Ты знаешь, мама, я подумал: очень плохо, что ты теперь совсем одна. Наверное, лучше будет мне вернуться домой? Я стану тебе во всем помогать и всегда буду слушаться. И могу ходить в Народную школу -- ведь учиться все равно надо. Зато мы будем вместе.
Раньше "вместе" -- это было с мамой и с папой. И можно было бы никуда не уезжать -- даже в Ларбар. Подумаешь, невидаль! Мы бы жили в усадьбе, по вечерам, когда тепло, можно пить чай прямо в саду. И пахло бы чабрецом, любимым маминым чаем...
-- Если морозы правда будут, Тарри, надо будет за вторыми одеялами сходить на склад. Я тебе завтра покажу, где это.
Райачи больше не рисует, хмуро смотрит на свою картинку. Когда меня отсюда заберут, нужно спросить у Ячи, где он живет в Ларбаре. И тогда я смогу писать ему не только сюда, но и домой.
-- Спасибо, Ячи. Обязательно сходим.
-- А ты сколько снежных зим помнишь?
Сколько? Одна зима точно была со снегом, даже с сугробами. Тогда еще много деревьев в саду померзло. Когда это было? В прошлую зиму снег не выпадал. Значит, наверное, в позапрошлую? А других я, кажется, вообще не помню.
-- Одну. А ты?
-- И я одну. У нас в тот раз водопровод замерз. Я сюда поступил -- а у нас дома трубу льдом разорвало.
-- А у нас дома труб нет, только колодец.
И непонятно: почему ларбарцы так любят свой водопровод, если с ним такие беды случаются? Мы перед школой остановились в Ларбаре у бабушки с дедушкой. Маминых папы и мамы. И я не стал говорить, но мне там не очень понравилось. Слишком тесно и шумно. И сада нет. А еще дедушка водил меня в зверинец, хотя я и не хотел. Потому что мы туда с папой собирались, а без него -- уже нечестно, неправильно. И оказалось, что волки там какие-то маленькие совсем. Может быть, ненастоящие?
Йарр
Благородный Амингер Байнобар
Ничего тут угодья оказались, подходящие. Месяца не прошло -- я себе уже две хоронушки отыскал. Одна за конюшней, за сломанной тележкой. Там какой-то мусор свалили -- и, судя по всему, еще сто лет не разберут. Спрячу туда лопату, топор и котелок. Когда сопру, конечно.
Вторая -- для вещей тонких и нежных. Над прачечной есть чердак, там доска в стене отходит. Сюда пойдут одеяло и одежда. Еще хорошо бы плащ-непромокашку. Надо будет прикинуть, где бы его подобрать.

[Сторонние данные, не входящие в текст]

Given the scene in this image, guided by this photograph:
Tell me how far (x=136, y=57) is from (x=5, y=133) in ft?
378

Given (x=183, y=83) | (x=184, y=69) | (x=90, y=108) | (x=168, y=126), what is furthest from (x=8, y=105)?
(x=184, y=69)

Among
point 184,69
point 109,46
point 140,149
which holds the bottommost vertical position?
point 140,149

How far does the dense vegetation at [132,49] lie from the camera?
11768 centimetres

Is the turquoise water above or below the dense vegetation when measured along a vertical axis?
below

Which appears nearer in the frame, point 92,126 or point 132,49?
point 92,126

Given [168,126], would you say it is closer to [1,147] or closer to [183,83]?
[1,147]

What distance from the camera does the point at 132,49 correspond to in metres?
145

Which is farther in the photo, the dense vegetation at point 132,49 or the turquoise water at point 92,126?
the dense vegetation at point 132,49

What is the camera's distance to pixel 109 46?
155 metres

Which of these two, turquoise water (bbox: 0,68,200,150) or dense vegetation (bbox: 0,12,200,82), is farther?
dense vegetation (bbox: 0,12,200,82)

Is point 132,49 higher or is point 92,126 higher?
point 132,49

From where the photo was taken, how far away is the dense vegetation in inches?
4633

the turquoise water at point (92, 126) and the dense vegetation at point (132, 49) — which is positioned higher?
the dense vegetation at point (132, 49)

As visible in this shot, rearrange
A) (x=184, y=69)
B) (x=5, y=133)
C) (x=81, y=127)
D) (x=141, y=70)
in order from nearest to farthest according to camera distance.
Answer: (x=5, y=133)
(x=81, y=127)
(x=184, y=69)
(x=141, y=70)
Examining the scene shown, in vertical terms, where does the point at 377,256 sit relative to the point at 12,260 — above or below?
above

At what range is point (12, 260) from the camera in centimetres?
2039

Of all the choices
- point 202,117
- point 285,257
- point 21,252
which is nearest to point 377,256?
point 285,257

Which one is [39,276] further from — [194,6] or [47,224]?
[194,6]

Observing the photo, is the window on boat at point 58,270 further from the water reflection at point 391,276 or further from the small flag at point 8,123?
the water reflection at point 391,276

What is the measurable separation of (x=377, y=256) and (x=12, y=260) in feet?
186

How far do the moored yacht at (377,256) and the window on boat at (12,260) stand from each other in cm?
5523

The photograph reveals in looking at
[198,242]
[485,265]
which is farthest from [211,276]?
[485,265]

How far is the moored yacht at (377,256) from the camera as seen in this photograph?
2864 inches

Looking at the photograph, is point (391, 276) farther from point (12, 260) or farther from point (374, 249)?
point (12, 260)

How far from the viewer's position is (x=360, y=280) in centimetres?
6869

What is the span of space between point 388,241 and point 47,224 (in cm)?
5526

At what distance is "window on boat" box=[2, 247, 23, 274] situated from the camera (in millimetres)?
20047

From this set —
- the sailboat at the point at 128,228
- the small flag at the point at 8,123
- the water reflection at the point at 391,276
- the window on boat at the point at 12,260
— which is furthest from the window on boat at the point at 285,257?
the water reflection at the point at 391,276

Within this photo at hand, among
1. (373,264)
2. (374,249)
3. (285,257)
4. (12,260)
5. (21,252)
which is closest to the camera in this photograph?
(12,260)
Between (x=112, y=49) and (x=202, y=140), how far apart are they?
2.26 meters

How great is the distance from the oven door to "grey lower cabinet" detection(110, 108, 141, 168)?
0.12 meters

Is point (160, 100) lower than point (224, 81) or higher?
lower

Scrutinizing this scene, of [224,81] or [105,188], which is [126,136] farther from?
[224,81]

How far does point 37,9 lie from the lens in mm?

Талдин всегда так говорил. Приедет, бывало, из города в наш лагерь, начнет повозку разбирать. А там -- чего только нет, даже того, что его покупать и не просили. И все сразу к нему: Талдин, где взял? Он: подобрал! Я поначалу всё думал: где же он так ездит, что там на дороге столько добра раскидано? А он смеялся: это я казенные средствА берегу.
Мы бережем казенные средства,
В Столице нашей скромностью гордятся:
Спирты и снасть, одёжа и жратва
Для наших изысканий пригодятся.
Я же эти казенные средства собираюсь расхищать. Равновесие, как ни крути. Без спиртов-то, конечно, обойдусь, но всё остальное... Казенное, кстати сказать, тырить легче. Не у своих крадешь, а у кого-то -- не совестно. Крупу, сахар, соль на кухне можно запасти, хлеба тоже из столовой: бери -- не хочу. Ложку еще. Ножик у меня свой есть, складной.
Тут надо всё по-умному проделать. Зимою я, положим, не побегу. Погожу, пока потеплеет. И подготовлюсь получше. Пока я здесь, нас за ворота еще не выпускали. Но говорят: выйти можно. Дайтан вот хвастал, будто бывал и не раз. Значит -- знает, как выбраться. И я узнаю.
Для начала неплохо бы осмотреться: где тут лес, где -- река, а где -- что. С дворцовой крыши, там, где старшие учатся, должно быть видно. А если поймают -- скажу, что перепутал. Они меня и так за дурачка держат. Вроде как "новенький", да еще и "дикий" -- что с него взять?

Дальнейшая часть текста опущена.